The good news is that there is nothing inevitable about insect declines! We can and must restore insects to our landscapes, and we have to do it now. And by we, I mean you. More than 85% of the U.S. east of the Mississippi river, and 83% of the entire coterminous U.S. is privately owned, and landowners must now take a leading role in the future of conservation. We can no longer ignore private holdings if conservation is to succeed. Our parks and preserves are vital, for they are where biodiversity is huddling; but, as the statistics are showing, they are not large enough and are too isolated from each other to sustain for much longer the plants and animals that run our ecosystems. Even if you don’t own a precious piece of our biosphere, public parks desperately need volunteers to help manage their acreage.
Here are seven things we all can do to help our beleaguered insect populations:
- Cut your lawn area in half. We have converted an area the size of New England into this ecologically destructive status symbol. Lawn fails to support diverse food webs and vital pollinator communities, it degrades our watersheds, and it is the worst plant choice for sequestering carbon. Restrict your lawn to the areas where you regularly walk.
- Remove invasive plants from your property, and resist the temptation to buy new ones at your local nursery. By definition, these plants are ecological tumors that spread to natural areas, where they displace the valuable native plant communities that support insects.
- Plant more of the native plants that support the most insect species. In general, native plants support the life cycles of 10-100 times more insect species than non-native plants, and a few native plants serve as host plants for 10-100 times more insects than most other native plants. You can find out which plants are best at fueling food webs in your county by visiting the Native Plant Finder at the National Wildlife Federation website: nwf.org/NativePlantFinder/
- Minimize insecticide use. Homeowners use more insecticides than agriculture does, and nearly all of this use is unnecessary.
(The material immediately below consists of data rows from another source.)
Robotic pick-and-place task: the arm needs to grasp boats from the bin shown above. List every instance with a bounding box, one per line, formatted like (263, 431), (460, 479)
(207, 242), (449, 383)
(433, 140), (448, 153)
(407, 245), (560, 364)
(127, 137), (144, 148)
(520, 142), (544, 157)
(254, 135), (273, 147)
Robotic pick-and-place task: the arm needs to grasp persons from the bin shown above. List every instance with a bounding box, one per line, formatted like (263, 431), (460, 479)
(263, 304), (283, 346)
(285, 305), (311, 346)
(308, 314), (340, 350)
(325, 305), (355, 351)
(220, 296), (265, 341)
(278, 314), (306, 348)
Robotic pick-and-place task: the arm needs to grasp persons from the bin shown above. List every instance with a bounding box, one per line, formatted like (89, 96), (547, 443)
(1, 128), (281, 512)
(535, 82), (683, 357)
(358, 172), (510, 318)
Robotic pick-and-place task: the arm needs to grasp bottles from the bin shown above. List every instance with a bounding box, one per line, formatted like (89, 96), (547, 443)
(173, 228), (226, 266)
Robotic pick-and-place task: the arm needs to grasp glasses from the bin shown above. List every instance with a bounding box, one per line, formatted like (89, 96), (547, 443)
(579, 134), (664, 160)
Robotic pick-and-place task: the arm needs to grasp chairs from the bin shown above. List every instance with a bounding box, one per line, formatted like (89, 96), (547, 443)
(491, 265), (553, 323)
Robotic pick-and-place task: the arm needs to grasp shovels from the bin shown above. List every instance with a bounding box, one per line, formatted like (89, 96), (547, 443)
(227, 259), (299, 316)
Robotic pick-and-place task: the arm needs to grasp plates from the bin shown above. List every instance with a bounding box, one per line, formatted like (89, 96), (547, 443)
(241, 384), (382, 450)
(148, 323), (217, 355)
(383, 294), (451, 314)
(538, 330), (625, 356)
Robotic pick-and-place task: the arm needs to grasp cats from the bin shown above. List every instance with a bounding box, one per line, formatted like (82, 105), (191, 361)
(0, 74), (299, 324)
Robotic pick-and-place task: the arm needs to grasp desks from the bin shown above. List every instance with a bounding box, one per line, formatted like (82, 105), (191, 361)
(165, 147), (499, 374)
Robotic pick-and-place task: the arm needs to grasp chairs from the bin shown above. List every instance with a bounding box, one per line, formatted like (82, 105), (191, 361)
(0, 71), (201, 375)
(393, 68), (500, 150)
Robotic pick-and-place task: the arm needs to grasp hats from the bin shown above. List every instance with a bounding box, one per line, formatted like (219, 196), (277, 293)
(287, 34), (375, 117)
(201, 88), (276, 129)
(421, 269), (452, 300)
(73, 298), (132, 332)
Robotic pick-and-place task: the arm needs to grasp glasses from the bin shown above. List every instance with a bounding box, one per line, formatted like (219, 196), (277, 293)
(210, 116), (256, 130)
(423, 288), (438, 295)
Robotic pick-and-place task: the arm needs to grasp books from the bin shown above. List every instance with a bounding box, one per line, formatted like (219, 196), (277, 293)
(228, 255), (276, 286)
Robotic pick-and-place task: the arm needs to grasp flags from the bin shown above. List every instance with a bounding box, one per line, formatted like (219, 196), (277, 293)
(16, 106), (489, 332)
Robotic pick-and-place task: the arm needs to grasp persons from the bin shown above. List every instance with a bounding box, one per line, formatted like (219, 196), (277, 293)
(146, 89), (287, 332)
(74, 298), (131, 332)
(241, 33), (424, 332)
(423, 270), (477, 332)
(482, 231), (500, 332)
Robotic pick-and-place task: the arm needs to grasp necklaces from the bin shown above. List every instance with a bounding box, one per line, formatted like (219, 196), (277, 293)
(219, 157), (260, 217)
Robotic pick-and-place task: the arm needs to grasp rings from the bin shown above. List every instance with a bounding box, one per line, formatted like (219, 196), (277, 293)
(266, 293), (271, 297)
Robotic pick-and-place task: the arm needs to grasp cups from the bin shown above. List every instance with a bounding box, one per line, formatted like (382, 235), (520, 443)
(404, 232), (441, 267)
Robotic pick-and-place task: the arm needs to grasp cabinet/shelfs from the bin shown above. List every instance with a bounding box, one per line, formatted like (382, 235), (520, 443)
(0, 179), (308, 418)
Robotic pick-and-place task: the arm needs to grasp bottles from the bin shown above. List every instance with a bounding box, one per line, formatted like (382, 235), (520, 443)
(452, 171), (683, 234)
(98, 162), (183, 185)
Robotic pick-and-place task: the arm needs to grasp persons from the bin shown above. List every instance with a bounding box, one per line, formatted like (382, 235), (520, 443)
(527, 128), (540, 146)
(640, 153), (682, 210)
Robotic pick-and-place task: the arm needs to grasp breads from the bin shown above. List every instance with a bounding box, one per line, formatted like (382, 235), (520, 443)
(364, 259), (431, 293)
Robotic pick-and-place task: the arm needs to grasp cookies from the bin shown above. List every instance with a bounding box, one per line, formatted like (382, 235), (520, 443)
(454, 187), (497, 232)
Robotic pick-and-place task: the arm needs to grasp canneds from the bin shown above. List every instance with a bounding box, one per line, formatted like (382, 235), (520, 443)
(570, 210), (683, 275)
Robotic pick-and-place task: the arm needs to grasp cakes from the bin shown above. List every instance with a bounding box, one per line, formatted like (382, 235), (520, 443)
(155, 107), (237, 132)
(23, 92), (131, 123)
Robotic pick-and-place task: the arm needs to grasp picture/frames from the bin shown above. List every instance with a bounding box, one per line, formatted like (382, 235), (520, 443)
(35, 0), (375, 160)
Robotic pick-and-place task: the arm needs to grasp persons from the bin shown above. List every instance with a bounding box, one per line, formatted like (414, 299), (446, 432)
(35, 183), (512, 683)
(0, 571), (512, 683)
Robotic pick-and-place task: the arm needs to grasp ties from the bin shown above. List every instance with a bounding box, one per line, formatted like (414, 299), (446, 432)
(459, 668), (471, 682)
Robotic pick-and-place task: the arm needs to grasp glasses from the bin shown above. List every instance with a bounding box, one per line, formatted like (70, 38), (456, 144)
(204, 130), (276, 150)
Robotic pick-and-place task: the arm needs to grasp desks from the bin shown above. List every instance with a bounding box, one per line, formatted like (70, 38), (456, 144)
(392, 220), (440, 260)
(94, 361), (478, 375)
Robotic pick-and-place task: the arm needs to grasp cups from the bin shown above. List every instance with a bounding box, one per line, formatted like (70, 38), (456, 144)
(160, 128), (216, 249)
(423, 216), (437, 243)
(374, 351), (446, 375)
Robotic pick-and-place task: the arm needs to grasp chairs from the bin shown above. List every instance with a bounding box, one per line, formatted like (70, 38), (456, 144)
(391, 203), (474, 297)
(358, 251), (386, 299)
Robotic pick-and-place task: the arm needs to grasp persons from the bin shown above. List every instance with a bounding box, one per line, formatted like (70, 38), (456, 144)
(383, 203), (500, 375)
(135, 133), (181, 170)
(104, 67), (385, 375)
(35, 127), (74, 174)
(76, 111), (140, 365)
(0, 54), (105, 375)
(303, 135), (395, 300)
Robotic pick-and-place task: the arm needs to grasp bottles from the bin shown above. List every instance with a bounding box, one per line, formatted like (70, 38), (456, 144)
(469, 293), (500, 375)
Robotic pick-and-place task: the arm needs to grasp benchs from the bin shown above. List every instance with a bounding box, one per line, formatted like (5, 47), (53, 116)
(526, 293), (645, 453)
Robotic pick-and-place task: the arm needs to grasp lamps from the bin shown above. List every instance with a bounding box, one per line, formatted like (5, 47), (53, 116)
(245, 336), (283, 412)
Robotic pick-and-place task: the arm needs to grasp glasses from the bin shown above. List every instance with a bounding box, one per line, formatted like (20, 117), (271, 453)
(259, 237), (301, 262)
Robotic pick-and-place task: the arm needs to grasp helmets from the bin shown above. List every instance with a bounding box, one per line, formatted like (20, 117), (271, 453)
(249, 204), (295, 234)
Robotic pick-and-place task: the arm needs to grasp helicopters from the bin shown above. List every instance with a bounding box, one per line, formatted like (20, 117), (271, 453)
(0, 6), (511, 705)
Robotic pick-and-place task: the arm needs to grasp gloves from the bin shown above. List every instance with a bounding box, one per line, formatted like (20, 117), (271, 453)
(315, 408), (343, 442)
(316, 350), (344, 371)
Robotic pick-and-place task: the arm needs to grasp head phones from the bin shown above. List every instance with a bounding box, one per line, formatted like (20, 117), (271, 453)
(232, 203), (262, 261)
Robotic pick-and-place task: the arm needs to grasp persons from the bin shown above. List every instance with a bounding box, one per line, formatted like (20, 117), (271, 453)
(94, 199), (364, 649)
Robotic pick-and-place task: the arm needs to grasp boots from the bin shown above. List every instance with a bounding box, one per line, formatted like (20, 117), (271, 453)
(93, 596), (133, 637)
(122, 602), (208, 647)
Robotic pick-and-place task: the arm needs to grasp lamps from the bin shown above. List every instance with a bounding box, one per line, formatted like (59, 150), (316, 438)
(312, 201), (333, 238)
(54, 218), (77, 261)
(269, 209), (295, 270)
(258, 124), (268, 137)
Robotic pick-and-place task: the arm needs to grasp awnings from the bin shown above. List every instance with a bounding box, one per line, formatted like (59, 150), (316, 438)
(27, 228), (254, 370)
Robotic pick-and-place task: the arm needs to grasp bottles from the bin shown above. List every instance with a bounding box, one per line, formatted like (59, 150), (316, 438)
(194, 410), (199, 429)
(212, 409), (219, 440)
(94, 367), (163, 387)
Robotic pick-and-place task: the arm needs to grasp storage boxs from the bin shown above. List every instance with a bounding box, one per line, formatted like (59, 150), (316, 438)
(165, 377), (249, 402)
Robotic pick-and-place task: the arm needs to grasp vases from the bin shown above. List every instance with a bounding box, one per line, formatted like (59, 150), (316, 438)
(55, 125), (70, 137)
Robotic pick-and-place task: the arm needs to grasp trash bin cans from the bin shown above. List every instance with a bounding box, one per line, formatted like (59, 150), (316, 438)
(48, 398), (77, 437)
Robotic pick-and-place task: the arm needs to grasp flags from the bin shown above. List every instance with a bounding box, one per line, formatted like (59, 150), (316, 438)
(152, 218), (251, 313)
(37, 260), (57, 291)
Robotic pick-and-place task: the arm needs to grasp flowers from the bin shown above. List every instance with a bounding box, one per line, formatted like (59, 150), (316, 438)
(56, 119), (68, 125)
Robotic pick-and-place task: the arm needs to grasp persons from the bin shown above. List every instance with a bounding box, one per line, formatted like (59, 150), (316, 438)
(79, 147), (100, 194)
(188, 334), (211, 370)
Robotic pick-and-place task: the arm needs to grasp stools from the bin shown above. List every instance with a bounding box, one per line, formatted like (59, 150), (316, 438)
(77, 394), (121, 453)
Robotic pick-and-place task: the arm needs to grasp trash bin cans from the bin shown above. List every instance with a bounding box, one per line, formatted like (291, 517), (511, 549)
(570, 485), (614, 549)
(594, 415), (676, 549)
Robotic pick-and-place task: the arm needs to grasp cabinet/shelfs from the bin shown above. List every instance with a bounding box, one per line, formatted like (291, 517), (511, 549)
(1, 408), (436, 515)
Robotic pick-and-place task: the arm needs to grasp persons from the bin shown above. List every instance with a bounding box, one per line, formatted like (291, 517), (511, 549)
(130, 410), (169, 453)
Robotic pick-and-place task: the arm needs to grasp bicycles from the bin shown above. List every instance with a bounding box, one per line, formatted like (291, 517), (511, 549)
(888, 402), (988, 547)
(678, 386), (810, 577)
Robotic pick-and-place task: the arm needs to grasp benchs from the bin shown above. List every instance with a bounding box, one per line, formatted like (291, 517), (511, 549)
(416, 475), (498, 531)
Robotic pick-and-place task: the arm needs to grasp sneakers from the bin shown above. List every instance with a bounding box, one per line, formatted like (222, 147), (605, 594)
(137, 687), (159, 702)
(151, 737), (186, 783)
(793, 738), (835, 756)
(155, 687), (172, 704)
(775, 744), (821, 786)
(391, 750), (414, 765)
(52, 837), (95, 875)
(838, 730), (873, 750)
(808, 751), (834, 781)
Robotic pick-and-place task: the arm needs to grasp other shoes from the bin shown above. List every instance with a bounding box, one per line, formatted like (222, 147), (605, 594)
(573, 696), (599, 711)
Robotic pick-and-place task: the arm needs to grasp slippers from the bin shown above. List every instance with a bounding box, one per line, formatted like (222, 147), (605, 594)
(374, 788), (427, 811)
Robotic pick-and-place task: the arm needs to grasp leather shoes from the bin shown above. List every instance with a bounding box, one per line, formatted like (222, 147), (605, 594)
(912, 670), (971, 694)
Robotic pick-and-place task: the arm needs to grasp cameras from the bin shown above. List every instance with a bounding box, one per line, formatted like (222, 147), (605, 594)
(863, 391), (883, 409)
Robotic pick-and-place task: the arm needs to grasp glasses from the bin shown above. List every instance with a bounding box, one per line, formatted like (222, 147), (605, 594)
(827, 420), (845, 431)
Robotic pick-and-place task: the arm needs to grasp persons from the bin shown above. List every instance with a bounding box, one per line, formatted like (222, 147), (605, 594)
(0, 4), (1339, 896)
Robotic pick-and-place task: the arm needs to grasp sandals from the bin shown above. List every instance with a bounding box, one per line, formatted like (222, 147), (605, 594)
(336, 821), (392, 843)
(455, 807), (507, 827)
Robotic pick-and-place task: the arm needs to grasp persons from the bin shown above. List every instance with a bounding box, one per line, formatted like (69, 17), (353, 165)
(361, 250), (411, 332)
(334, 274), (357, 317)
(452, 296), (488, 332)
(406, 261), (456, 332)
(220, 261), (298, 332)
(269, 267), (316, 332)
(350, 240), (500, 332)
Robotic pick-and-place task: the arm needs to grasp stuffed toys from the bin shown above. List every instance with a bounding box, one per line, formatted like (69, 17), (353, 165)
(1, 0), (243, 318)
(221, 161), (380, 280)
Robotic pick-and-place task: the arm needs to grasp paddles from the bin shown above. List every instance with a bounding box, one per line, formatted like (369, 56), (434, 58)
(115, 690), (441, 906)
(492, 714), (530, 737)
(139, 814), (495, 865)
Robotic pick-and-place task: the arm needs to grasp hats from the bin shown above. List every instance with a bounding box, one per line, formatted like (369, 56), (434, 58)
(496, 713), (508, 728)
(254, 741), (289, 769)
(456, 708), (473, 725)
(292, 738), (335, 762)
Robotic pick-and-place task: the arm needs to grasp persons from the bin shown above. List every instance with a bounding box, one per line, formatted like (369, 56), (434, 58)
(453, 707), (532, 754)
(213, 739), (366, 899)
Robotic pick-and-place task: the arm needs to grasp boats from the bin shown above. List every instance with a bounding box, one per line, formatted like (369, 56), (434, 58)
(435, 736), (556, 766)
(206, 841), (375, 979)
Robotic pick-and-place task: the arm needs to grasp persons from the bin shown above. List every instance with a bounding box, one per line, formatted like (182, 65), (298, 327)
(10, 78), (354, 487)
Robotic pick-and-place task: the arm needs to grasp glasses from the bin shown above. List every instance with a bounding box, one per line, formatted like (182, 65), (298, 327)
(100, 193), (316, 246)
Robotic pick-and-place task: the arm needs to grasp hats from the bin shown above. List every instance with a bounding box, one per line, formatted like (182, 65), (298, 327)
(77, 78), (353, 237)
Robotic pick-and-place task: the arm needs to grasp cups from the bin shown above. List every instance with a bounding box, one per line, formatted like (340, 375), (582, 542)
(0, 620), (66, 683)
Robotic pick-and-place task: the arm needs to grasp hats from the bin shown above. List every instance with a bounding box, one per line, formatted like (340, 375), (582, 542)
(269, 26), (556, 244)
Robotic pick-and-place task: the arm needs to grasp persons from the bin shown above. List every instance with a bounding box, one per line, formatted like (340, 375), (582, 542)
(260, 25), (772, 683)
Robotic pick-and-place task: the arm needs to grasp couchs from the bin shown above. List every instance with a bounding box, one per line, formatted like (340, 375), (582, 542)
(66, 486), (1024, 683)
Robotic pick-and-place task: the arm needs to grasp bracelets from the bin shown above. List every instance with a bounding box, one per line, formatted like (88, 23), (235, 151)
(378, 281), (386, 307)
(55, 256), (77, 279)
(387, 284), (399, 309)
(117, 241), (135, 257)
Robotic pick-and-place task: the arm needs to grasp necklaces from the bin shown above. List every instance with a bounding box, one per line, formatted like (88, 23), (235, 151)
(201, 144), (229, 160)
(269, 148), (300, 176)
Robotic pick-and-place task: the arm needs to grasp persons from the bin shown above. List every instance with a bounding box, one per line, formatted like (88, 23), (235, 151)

- Oppose mosquito fogging in your community. Contrary to what many fogging companies tell you, the pyrethroids used to knock down adult mosquitoes kill nearly all of the insects they contact. Mosquitoes are best controlled in the larval stage with targeted products like mosquito dunks (Bacillus thurengiensis) that kill nothing else.
- Build pollinator gardens with specialist pollinators in mind. We need diverse pollinator communities not only because they are important to human crops, but because they pollinate 80% of all plants and 90% of all flowering plants. If we were to lose our pollinators, we would lose 80-90% of the plant species on the planet. This, of course is not an option we can live with. Although declines in honey bee populations have gotten a lot of press, we have 4000 species of native bees that pollinated the vast majority of the plants in North America before we introduced the honey bee from Europe. Most of these native bees are suffering from our tendency to replace blooming native plants with lawn and concrete. Plants like goldenrod, asters, sunflowers, violets, evening primrose, and native willows are best at supporting native bee specialists, and they attract generalist pollinators like honeybees and bumblebees as well.
- Put motion sensors on your security lights. Lights draw insects in all night long, exhausting them and making them easy prey for bats and birds. If each of the millions of lights we turn on in this country, mostly out of habit, kills just a few insects each night…well, you can do the math.
We can no longer leave conservation to the conservationists; there simply are not enough of them. We must accept that along with land ownership comes the responsibility of stewarding the life associated with that land.
For all we know, it may be all of the life in the universe, an awesome responsibility indeed. But the task is not as enormous as it seems. Just take care of the life on your property. Such a goal is far more manageable than trying to save the entire planet. You will not reverse insect declines by yourself, but if we each do our own small part, not only will we successfully restore insect populations, we will create the largest collective conservation effort in history; one that can and must succeed for our own good.